/ 8 October 2012

Rand in free fall as investors flee over strike unrest

The rand weakened from below R8.80 against the dollar to R9 on Monday.
The rand weakened from below R8.80 against the dollar to R9 on Monday.

On Monday the rand weakened from below R8.80 against the dollar to R9 before settling on R8.93 at 1.30pm.

"The strength of your currency gives you the direction in which capital is flowing," said Chris Hart, strategist at Investment Solution. "And a weaker rand means capital is flowing out of the country.

"And this may be just the beginning. But my concern is not that it is foreign investors, but local investors", Hart said.

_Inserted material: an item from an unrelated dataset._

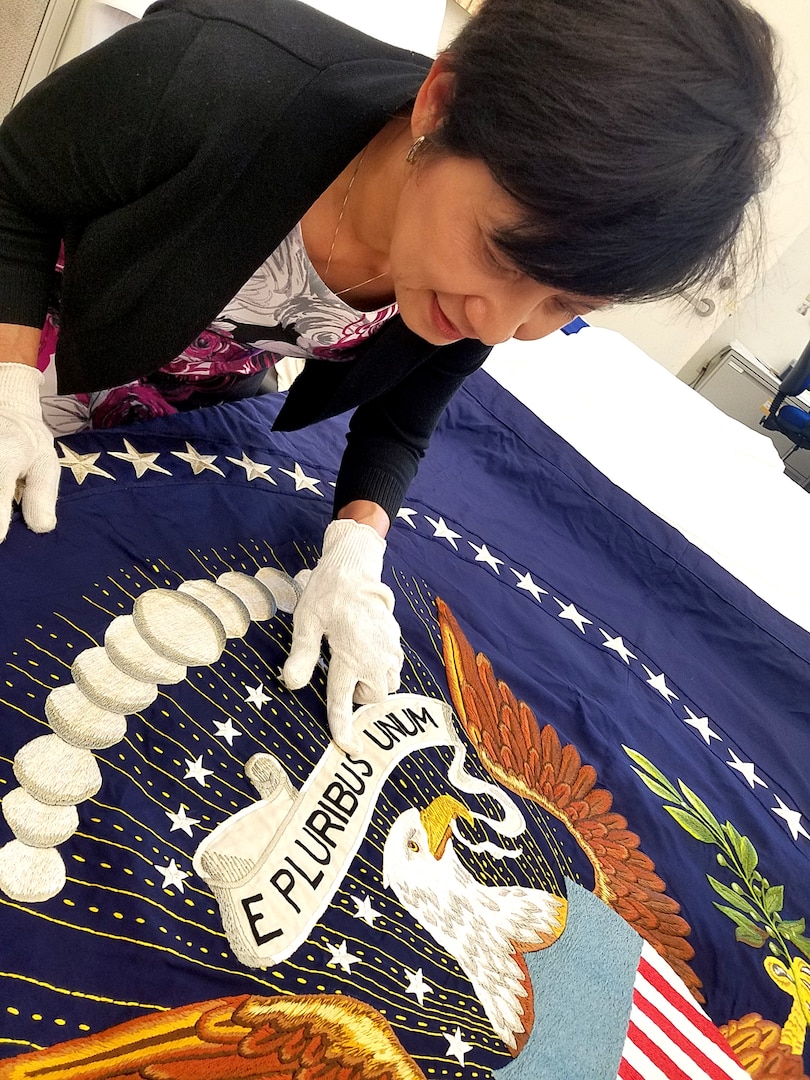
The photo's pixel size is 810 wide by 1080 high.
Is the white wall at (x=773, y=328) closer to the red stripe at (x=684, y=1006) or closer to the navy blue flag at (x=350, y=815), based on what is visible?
the navy blue flag at (x=350, y=815)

Following a five-week-long wildcat strike at Lonmin's Marikana mine in the North West – where management appeased protesting workers with higher wages after 46 people were killed – unprotected strikes have broken out at more than 20 mines across the country and even a protected strike in the transport sector has taken on a harder stance than originally expected.

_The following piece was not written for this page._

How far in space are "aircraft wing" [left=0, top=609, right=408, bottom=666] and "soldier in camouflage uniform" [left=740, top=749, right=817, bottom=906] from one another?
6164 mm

Wage demands all appear to aspire to the 22% wage hike achieved at Lonmin – and higher.

"Considering all of this, from an investment perspective, you just know competitiveness will take a huge knock in the next few years," Hart said.

Hart said cash on company balance sheets will now be looking for investment outside of South Africa.

Misery index climbing
And the weakening rand is proof that on-going strikes have shaken investor confidence.

The resilience of the rand has regularly been cited by the South African Reserve Bank's Monetary Policy Committee in its decision to hold or cut the repurchase rate. But the currency appears to have finally fallen out of bed.

And a weaker rand pushes up inflation, while wage increases, mining analysts say, will likely result in job losses – meaning the misery index is due to start climbing.

Hart said there needs to be a shift away from the price of labour, to rather consider the quality of labour. "With cost increases of 30% to 40%, there needs to be productivity to go with it."

Hart said the rapid fluctuation of the currency, as observed on Monday, is unusual.